* _What is needed_
Copy out the items below word for word, leaving out the pictures.

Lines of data
▼
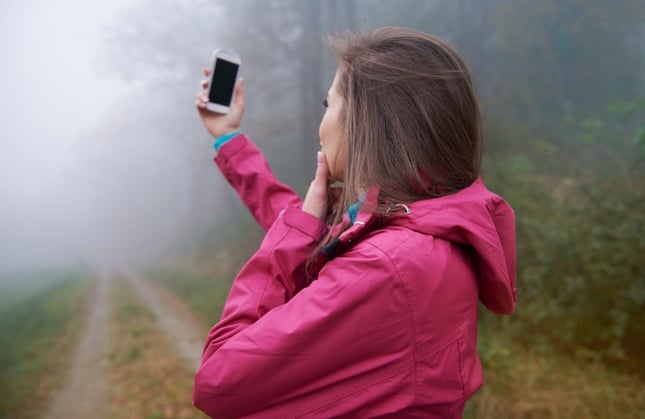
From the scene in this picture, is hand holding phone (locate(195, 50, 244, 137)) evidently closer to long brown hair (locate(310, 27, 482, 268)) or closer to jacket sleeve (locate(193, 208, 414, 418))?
long brown hair (locate(310, 27, 482, 268))

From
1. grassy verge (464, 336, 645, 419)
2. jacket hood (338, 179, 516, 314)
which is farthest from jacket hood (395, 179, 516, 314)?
grassy verge (464, 336, 645, 419)

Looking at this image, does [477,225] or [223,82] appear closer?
[477,225]

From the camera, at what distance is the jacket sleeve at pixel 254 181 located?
174cm

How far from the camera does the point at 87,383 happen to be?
3.18m

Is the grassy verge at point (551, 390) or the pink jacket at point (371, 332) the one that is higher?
the pink jacket at point (371, 332)

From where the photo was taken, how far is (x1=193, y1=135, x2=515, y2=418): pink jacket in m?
0.92

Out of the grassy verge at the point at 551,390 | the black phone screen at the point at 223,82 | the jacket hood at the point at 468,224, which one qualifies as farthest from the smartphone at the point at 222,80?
the grassy verge at the point at 551,390

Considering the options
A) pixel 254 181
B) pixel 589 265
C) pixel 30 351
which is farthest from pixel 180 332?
pixel 589 265

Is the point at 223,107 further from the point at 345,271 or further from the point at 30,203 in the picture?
the point at 30,203

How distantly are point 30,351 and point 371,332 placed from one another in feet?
10.4

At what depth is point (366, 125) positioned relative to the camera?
3.74ft

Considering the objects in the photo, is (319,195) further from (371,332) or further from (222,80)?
(222,80)

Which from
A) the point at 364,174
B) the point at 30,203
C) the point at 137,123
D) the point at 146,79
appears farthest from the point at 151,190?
the point at 364,174

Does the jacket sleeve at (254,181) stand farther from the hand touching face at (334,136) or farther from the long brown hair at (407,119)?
the long brown hair at (407,119)
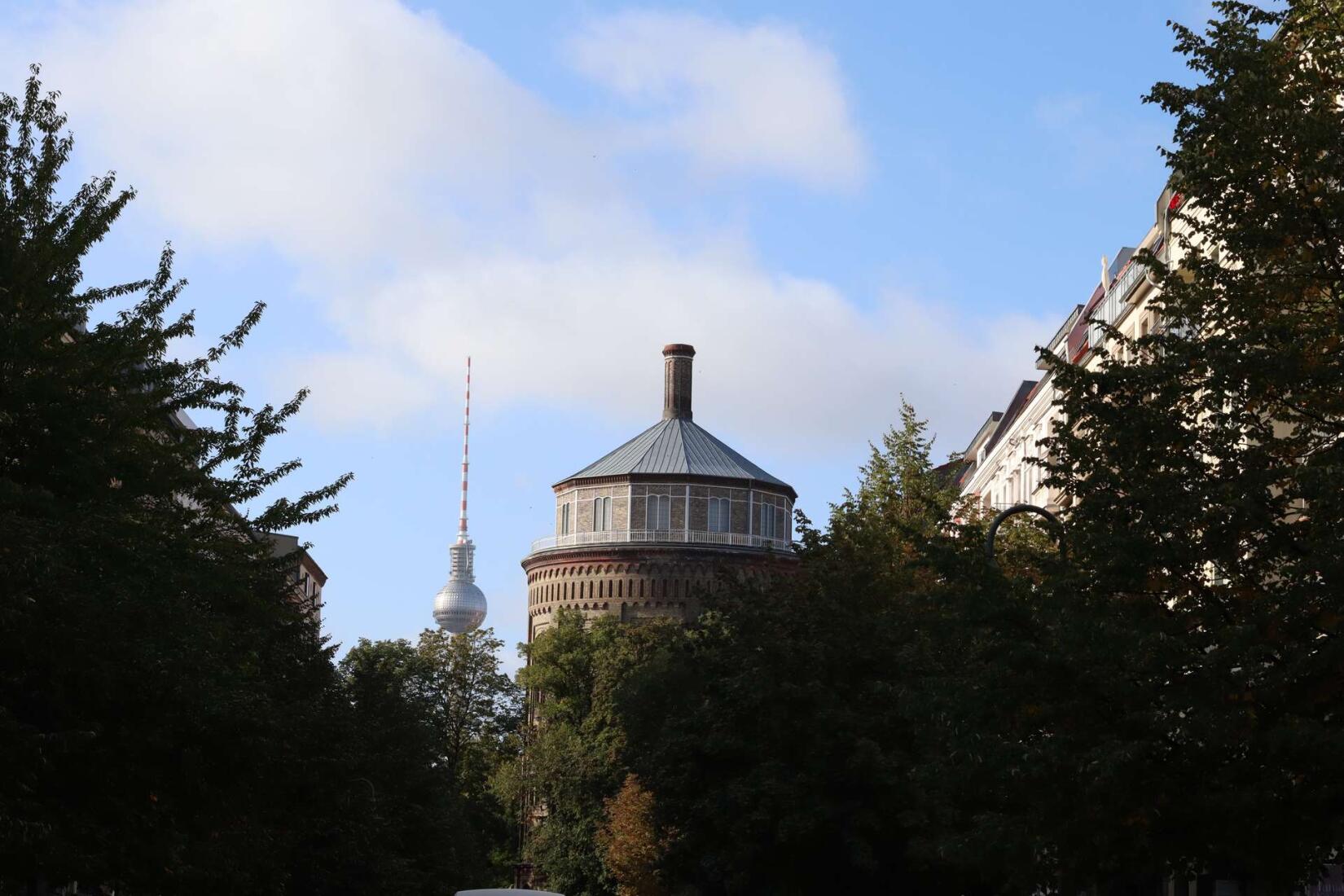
▲
* _The completed task_
From the scene in this picture, is hand holding phone (locate(195, 50, 244, 137)) evidently closer to long brown hair (locate(310, 27, 482, 268)) or closer to jacket sleeve (locate(193, 208, 414, 418))?
long brown hair (locate(310, 27, 482, 268))

From
1. grassy verge (464, 336, 645, 419)
2. jacket hood (338, 179, 516, 314)
which is farthest from jacket hood (395, 179, 516, 314)?
grassy verge (464, 336, 645, 419)

Looking at this image, does [477,225] or [223,82] appear closer?
[477,225]

From the camera, at what distance is the jacket sleeve at pixel 254 181 located?
174cm

How far from the camera does the point at 87,383 happen to be?
3.18m

Is the grassy verge at point (551, 390) or the pink jacket at point (371, 332) the one that is higher?
the pink jacket at point (371, 332)

From where the photo was taken, how far is (x1=193, y1=135, x2=515, y2=418): pink jacket in m?
0.92

Out of the grassy verge at the point at 551,390 | the black phone screen at the point at 223,82 | the jacket hood at the point at 468,224, which one qualifies as farthest from the smartphone at the point at 222,80?
the grassy verge at the point at 551,390

Considering the options
A) pixel 254 181
B) pixel 589 265
C) pixel 30 351
which is farthest from pixel 180 332?
pixel 589 265

Is the point at 223,107 further from the point at 345,271 or further from the point at 30,203 in the picture?
the point at 30,203

How distantly are point 30,351 and point 371,332 placed from one another in feet?
10.4

At what depth is point (366, 125) positioned relative to the camera?
3.74ft

Considering the objects in the photo, is (319,195) further from (371,332) or further from (222,80)?
(222,80)

Which from
A) the point at 364,174
B) the point at 30,203
C) the point at 137,123
D) the point at 146,79
appears farthest from the point at 151,190?
the point at 364,174

Does the jacket sleeve at (254,181) stand farther from the hand touching face at (334,136) or farther from the long brown hair at (407,119)?
the long brown hair at (407,119)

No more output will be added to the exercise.